Document excerpt
◆ ◆ ◆ ◆ ◆
# Get rid of aim ads and more!



## pincmonkey (Jun 7, 2003)

Heres a tip i figured out. Everytime your computer tries to access hotmail.com it has to query the DNS server. There is a hosts file that you can modify so it automatically goes to blah blah blah.
Hence the magic
Want to block a url? A site? ads?
For windows systems goto c:\winnt\system32\drivers\etc and edit the HOSTS file with notepad. Once you get it there is a little manual. IS the file isnt located there it should be located in c:\windows or just search for it using the start>search>for files and folders.
You can block aol ads for example by typing
127.0.0.1 ads.aol.com #AOLADS
its a neat little trick i discovered and I BLOCK AIM ads! mwahha! try it and see the power. If someone would be willing to.. add a batch file to automate this proscess  maybe we could make .ref text files and so a more system-based approach similar to the SPYBOT immunization thinggey,.


----------



## pincmonkey (Jun 7, 2003)

forgot to say one thing. Make the aim ads (ads.aol.com and ads.aim.com goto 127.0.0.1


----------



## pincmonkey (Jun 7, 2003)

oh when you save save as "all files" you need to open it with notepad. Also before you save it. Right click and do properties on the file, and uncheck the read only box. Save, then re-check it


----------



## buck52 (Mar 9, 2001)

anything more to add... 

buck


----------



## McTimson (Aug 16, 2002)

It also works for website ads, if you know where the ads come from. Or if you want to block an entire website, you can do that too. Or for AIM, you could just get a program like DeadAIM, AIM+, or Trillian, they all block ads, I think.

Oh, and there's an edit button at the top right of each of your posts, you know...


----------



## agundrum (Jan 4, 2004)

I tried this an I'm still getting an ad. The ones that have been the issue are the multimedia ones (with sound) Even minimized you still hear it.

Very annoying.

But... so far I have not seen any of this multimedia ads.

maybe it has worked for them?

we'll see...`


----------



## pincmonkey (Jun 7, 2003)
◆ ◆ ◆ ◆ ◆
Source data

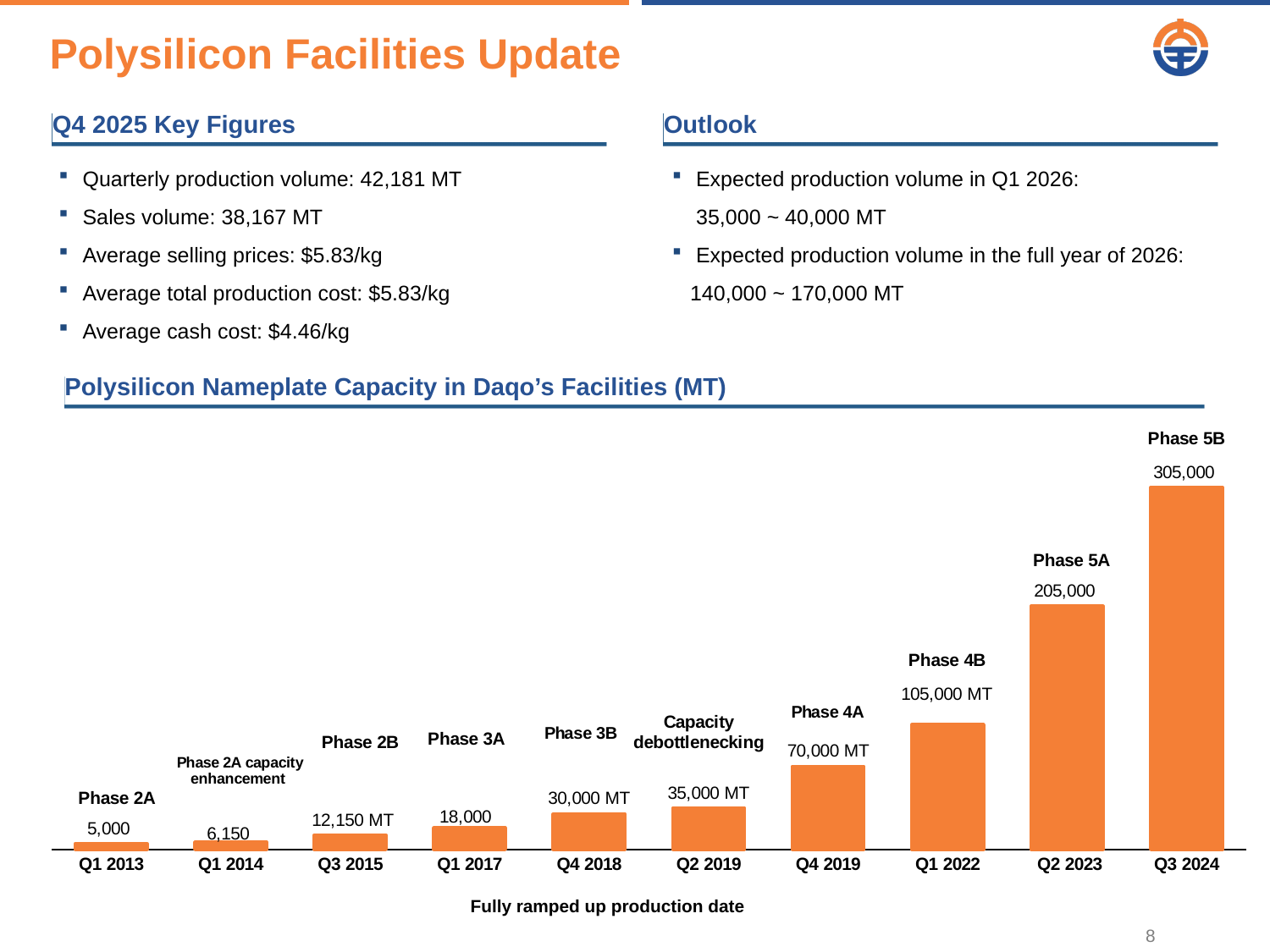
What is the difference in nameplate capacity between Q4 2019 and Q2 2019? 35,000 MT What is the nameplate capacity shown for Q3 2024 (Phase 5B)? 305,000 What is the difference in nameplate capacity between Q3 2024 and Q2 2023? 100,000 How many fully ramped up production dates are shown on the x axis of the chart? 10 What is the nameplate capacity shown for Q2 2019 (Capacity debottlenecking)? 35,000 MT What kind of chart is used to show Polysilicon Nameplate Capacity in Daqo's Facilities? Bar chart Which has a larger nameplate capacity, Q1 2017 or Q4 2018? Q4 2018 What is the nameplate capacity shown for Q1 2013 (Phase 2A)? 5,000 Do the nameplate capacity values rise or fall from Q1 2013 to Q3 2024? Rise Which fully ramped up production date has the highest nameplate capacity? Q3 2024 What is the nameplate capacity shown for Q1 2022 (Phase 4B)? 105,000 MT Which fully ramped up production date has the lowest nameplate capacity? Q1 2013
◆ ◆ ◆ ◆ ◆
Exercises
1. In the forum thread on blocking AIM ads, which programs does one reply name as ways to block AIM ads?
2. From the forum thread on blocking AIM ads, rewrite the paragraph beginning "It also works for website ads" as a short list that keeps its main facts.
3. Go on with the forum thread on blocking AIM ads from the point where it stops.
The material placed after the forum thread is separate from it.

Answers for this exercise
1. DeadAIM, AIM+, and Trillian.

2.
- The trick also blocks ads on websites if you know where the ads come from.
- It can block an entire website as well.
- For AIM, programs such as DeadAIM, AIM+, or Trillian are an alternative, and the poster thinks they all block ads.

3.
it worked great for me, im not sure why it didnt work for you, maybe i should upload my hosts file. As someone said earlier, you can block websites, that is very true, it wont stop the opo-up but itll block the download. Its good for trojans, and stuff. You can MOD you hosts file so you cant use aim.... ooh,..... getting dark thoughts... mwahahah! haha! mwahahah! Should i upload my hosts file???


----------



## pincmonkey (Jun 7, 2003)

the file is attached, i remove the readme jargon at the top to avoid copyright issues. Basically it says this:
add a # to make a one line commenst like so:
#im a comment windozem dont care bout me
127.0.0.1 localhost #mycomp
and to add them use da format above. Just right clikc on YOUR hosts file and uncheck the "read only" box. I made the file a "txt" file so make sure you open it in notepad and then save it as a "all file types" and remove the .txt extension, and then copy over yuour current hosts file. After you restart it shoud work. If youre still getting ads, please goto dos and type netstat WHEN A AD IS OCCURING/before and show what dos said, and ill try to mod the hosts file and upload a newer version. You could also use a sniffer and giomme the URL for the aim junk. Then i/you will mod it. IF YOU WANT THE FILE DIRECTLY JUST EMAIL ME AT [email protected] and I can email it 2 u


----------



## McTimson (Aug 16, 2002)

If you use that with AIM though, does it actually remove the ad, or does it show up as the 'page not found' thing, or something like that...because that's what it did on websites.


----------



## pincmonkey (Jun 7, 2003)

i added a more updated version of the hosts file, that also does AOL ads i believe but will also stop more AIM ads.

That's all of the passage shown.